Hi all,

I’m working on a hidden markov model to analyze multi-state capture-recapture data when there is uncertainty in the assignment of an individual’s state upon capture. In the ecological literature these are referred to as “multi-event” models. The transition and emission matrices are parametrized in terms of demographic rates and detection probabilities.

More concretely, my animals can be in three states: juveniles, adults or dead (coded 1,2,3 resp.). The observations take place in two periods each year, during the breeding season, and outside the breeding season. Thus there are four possible observable events for an individual in a given year: observed during the breeding season only, observed outside the breeding season only, observed in both periods, or neither (coded 1,2,3,4 resp.). The data consists of a capture history matrix, with each row corresponding to an individual, each column to a year, and each entry giving the individual’s observation code in that year.

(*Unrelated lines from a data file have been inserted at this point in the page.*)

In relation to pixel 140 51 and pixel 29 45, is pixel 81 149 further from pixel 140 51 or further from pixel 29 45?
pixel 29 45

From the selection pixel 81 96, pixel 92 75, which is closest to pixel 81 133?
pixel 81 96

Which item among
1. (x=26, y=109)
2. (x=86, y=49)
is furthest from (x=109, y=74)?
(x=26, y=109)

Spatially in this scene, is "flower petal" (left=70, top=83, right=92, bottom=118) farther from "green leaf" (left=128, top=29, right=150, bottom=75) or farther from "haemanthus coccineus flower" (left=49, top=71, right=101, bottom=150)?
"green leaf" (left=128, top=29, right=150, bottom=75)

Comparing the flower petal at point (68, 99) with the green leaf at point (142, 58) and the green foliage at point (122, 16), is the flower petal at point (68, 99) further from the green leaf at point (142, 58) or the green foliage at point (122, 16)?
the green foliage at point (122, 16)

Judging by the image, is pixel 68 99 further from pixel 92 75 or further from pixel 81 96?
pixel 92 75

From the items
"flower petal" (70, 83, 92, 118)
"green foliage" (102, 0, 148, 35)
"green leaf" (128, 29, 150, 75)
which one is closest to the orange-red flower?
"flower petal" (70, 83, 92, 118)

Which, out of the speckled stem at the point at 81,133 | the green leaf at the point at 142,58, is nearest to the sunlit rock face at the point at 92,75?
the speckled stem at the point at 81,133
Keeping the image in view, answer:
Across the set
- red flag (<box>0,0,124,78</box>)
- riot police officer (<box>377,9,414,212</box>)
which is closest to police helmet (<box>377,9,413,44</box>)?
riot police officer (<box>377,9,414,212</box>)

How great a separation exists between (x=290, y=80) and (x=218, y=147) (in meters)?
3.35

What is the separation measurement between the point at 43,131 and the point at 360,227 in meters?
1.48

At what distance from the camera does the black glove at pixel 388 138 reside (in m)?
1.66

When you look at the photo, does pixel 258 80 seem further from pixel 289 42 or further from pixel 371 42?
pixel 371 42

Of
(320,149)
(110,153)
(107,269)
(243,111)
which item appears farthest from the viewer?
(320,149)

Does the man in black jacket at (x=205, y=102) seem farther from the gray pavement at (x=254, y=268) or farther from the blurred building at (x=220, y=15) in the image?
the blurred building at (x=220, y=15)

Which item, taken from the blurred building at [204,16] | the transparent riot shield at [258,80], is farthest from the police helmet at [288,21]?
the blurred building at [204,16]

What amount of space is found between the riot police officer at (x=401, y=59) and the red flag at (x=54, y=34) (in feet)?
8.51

Here’s my model, with the forward algorithm to implemented as described in the Stan User Manual’s page on HMMs:

```
data {
int<lower=2> T; // number of years
int<lower=1> N; // number of individuals
int<lower=1,upper=4> y[N,T]; // capture histories
}
parameters {
// survival probabilities
real<lower=0,upper=1> psi1; // juveniles
real<lower=0,upper=1> psi2; // adults
// recruitment probability
real<lower=0,upper=1> beta;
// detection probabilities
real<lower=0,upper=1> q1; // juveniles outside breeding season
real<lower=0,upper=1> q2; // adults outside br. season
real<lower=0,upper=1> p; // adults during br. season
}
transformed parameters {
simplex[3] theta[3]; // transition probabilities
simplex[4] phi[3]; // emission probabilities
// define theta
theta[1] = [psi1*(1-beta), psi1*beta, 1-psi1]';
theta[2] = [ 0, psi2, 1-psi2]';
theta[3] = [ 0, 0, 1]';
//define phi
phi[1] = [ 0, q1, 0, 1-q1]';
phi[2] = [p*(1-q2), (1-p)*q2, p*q2, (1-p)*(1-q2)]';
phi[3] = [ 0, 0, 0, 1]';
}
model {
// default priors
// likelihood
for (n in 1:N) { // loop over individuals
matrix[T, 3] gamma;
vector[3] acc;
// initialise forward algorithm at t = 1
for (k in 1:3) {
gamma[1, k] = log(phi[k,y[n,1]]);
}
// recursion
for (t in 2:T) {
for (k in 1:3) { // k is hidden state at t
for (j in 1:3) { // j is hidden state at t-1
acc[j] = gamma[t-1,j] + log(theta[j, k])+ log(phi[k, y[n,t]]);
}
gamma[t, k] = log_sum_exp(acc);
}
}
target += log_sum_exp(gamma[T]);
}
}
```

And here is the R code I used to simulate data under the model:

```
### Set values for parameters and transformed parameters ###
# parameters
psi1 <- 0.77
psi2 <- 0.9
beta <- 0.33
q1 <- 0.7
q2 <- 0.8
p <-0.8
# transition matrix
theta <- matrix(c(psi1*(1-beta), psi1*beta, 1-psi1,
0, psi2, 1-psi2,
0, 0, 1), byrow=T, nrow=3)
# emission matrix
phi <- matrix(c( 0, q1, 0, 1-q1,
p*(1-q2), (1-p)*q2, p*q2, (1-p)*(1-q2),
0, 0, 0, 1), byrow=T, nrow=3)
### Simulate data ###
# Assume the individuals are all detected as juveniles at time 1
T <- 10
N <- 100
# Simulate hidden states
z <- matrix(NA,nrow=N,ncol=T)
z[,1] <- rep(1,N)
for (n in 1:N){
for (t in 1:(T-1)){
z[n,t+1] <- sample(1:3,1,prob=theta[z[n,t],])
}
}
# Simulate observations
y <- matrix(4, N,T)
for (n in 1:N){
for (t in 1:T){
y[n,t] <- sample(1:4,1,prob=phi[z[n,t],])
}
}
# Remove individuals that are never observed
observed <- which(apply(y,1,min)!=4)
y <- y[observed,]
z <- z[observed,]
# Fit model
N <- dim(y)[1]
T <- dim(y)[2]
input_data <- list(T=T,N=N,y=y)
fit <- stan("model.stan",data=input_data)
```

The model fails to initialize: the initial values are repeatedly rejected, with the error “Gradient evaluated at initial value is not finite.” I don’t understand why?

All the parameters are appropriately constrained, and I think all the simplices in the transformed parameters block are valid. Setting “inits=0” in the call to stan() does not help.

Perhaps the issue relates to log(0) values that occur in the forward algorithm, e.g. for log(theta[2,1])? These negative infinity values should behave the right way as far as the calculation of the likelihood goes, but perhaps they are a problem for the gradient?

Any insights or suggestions would be much appreciated!